Но юному Джесвалу сосватанная девушка с первого же взгляда стала избранницей его сердца: он влюбился в нее без памяти. Причем - взаимно. Их брак и в других отношениях был хорош: семья невесты отличалась не только родовитостью, но и влиятельностью в местном обществе и немалым достатком. Так что "дауэри", приданое от нее нашему приятелю, досталось весьма ощутимое. Словом - живи да радуйся!..
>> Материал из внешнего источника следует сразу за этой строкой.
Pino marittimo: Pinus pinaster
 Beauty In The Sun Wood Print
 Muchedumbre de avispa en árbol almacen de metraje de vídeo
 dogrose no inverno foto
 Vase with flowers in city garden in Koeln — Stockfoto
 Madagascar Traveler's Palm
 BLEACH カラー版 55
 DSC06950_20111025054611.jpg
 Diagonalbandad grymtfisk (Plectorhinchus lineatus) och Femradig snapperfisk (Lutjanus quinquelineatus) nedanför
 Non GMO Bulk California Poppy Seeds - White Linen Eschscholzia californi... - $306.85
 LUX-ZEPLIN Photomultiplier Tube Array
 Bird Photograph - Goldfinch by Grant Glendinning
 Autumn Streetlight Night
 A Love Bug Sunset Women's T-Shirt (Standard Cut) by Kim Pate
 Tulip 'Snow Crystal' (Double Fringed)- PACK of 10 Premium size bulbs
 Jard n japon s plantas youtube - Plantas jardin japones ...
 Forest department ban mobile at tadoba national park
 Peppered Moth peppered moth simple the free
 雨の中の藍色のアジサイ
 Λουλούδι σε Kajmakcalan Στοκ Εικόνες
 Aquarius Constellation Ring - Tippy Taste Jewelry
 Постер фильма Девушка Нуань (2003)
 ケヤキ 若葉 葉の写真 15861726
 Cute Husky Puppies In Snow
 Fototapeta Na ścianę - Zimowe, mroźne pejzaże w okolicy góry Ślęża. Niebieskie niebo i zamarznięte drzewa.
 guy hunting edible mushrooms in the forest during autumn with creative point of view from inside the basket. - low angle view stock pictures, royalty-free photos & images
...Однако к исходу второго года семейной жизни Джесвал и его юная жена заметно помрачнели. Еще более мрачными стали оба их браминских клана. Причина сей мрачности была более чем серьезной: у молодоженов не появилось младенца. При всей их жаркой взаимной любви Амрита (так звали супругу Джесвала) никак не могла забеременеть... Такой случай в любой стране, хоть в России, хоть в Америке, радости не приносит ни молодоженам, ни их родным, а уж в Индии, где семья без детей вообще семьей не считается, это просто несчастье для всех. Более того, это обстоятельство считается в индийских судах первостепенной, если не единственной, причиной для расторжения брака а разводы в стране Ганди и Тагора до сих пор крайняя редкость... Весь третий год совместной жизни с женой Джесвал посвятил ее лечению. Амрита побывала у лучших врачей не только их штата, но и Бомбея и Дели. Даже два заезжих зарубежных светила гинекологии ее смотрели. Амриту отправляли ко всяким целебным и чудодейным источникам, она многие часы провела у священного камня в храме богини плодородия Лакшми - ничего не помогало... Молодые кидались за помощью и к прославленным знахарям своей страны, к народным целителям, которые чуть ли не столетним старухам возвращали дар детородия. Но даже и такие чародеи оставались бессильными перед бедой, постигшей юную супругу Джесвала.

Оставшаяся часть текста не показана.